Gözlerimi, hayal kırıklığı ile bana bakan siyah incilere odakladım. Onunla yaşadığımız bütün anılar onun çerçevesi içinde bana sunulurken, kalbim hiç olmadığı kadar saplanıyordu bedenime. Daha fazla kontrol edememiştim kendimi. Başından beri yaşadığımız anılar Kai'nin hafızasından bir çırpıda silinirken, benim hafıma tekrardan kazınıyordu.

Ağlamaya başladığımı fark edememiştim. Sıcak gözyaşlarım yavaş yavaş yanaklarımdan akıp yerini soğuğa bırakırken, Kai'nin hafızasını tamamen sıfırlamış olmanın verdiği ızdırapla sert bir şekilde kapanmıştım dolgun dudaklarına. Gözyaşlarım bedenimden tamamen ayrılırken, sımsıkı kapadığım gözlerimi açmaya korkuyor, gitmesin diye de sıkıca kavrıyordum sıcak yanaklarını serin avuçlarım arasında.

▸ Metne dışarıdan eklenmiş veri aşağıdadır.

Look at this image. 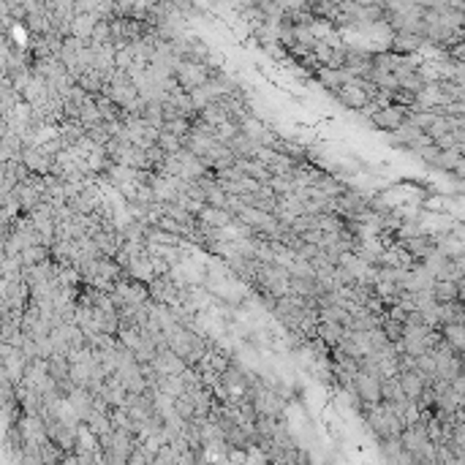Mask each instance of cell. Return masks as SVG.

Joyhun'un izlerini son kez silmek istedim Siyah İnci'min dudaklarından. Her ayrıntısını yeniden kazıdım dudaklarıma, acıyan kalbime ve zihnime. Dudaklarını yeniden keşfediyordum son kez. Yoğun bir tutkuyla... Şaşkınlığını üzerinden atmış olacak ki beni hafifçe ittirmeye çalışıyordu. İzin vermedim belli bir müddet. Kopamazdım o kiraz dudaklardan. En sonunda sert bir şekilde ittirmesi ile pes etmişti bedenim. Sadece bedenim değil duygularımda.

Bir anda kendimi Kai'nin kolları arasında bulmuştum deliler gibi boşaltırken içimi. Onun kokusu, onun huzura kavuştuğum boynu. Ondan uzak kalmaya çalışıyorum ama olmuyordu. Kai benim hem yaramdı hem de yara bandım.

Sehun olduğumu Kai'ye açıkladıktan sonra, bana iftiralarda bulunup üzerine Joyhun'un nerede olduğunu sorması, soğuktan taşlaşmış kalbimi paramparça etmeye yetmişti. Onun hafızasını silmek, yapmak isteyeceğim en son şeydi ama yapmıştım. Onla olan bütün anılarımı sıfırlamıştım. Bunu yapmam bencilceydi biliyordum yine de elimde değildi. Artık Siyah İnci ile yaşadığım onca güzel anı benimle güvendeydi. Bu anıların üzerine başta Joyhun olmak üzere kimse konamazdı artık.

Hafızasını sildikten sonra kalbimdeki kırıklar daha minik parçalara ayrılıp bütün organlarıma tek tek saplanmış, hepsini deşip geçmişti. Daha önce canım bu kadar yanmış mıydı? Daha önce bu kadar ağlamış mıydım? Hayır... Kalbim deli gibi acıyordu söküp atmak isitiyordum.

Kendimi yine Kai'nin kollarında bulduğumda bana iyi gelen tek kişinin o olması tüm bedenemi yerle bir edip deşme isteği uyandırmıştı bende. Ancak öyle...ancak öyle kalbimdeki bu derin acıyı dindirebilirdim. Kai'nin bal kokan saçlarını derince çekmiştim içime.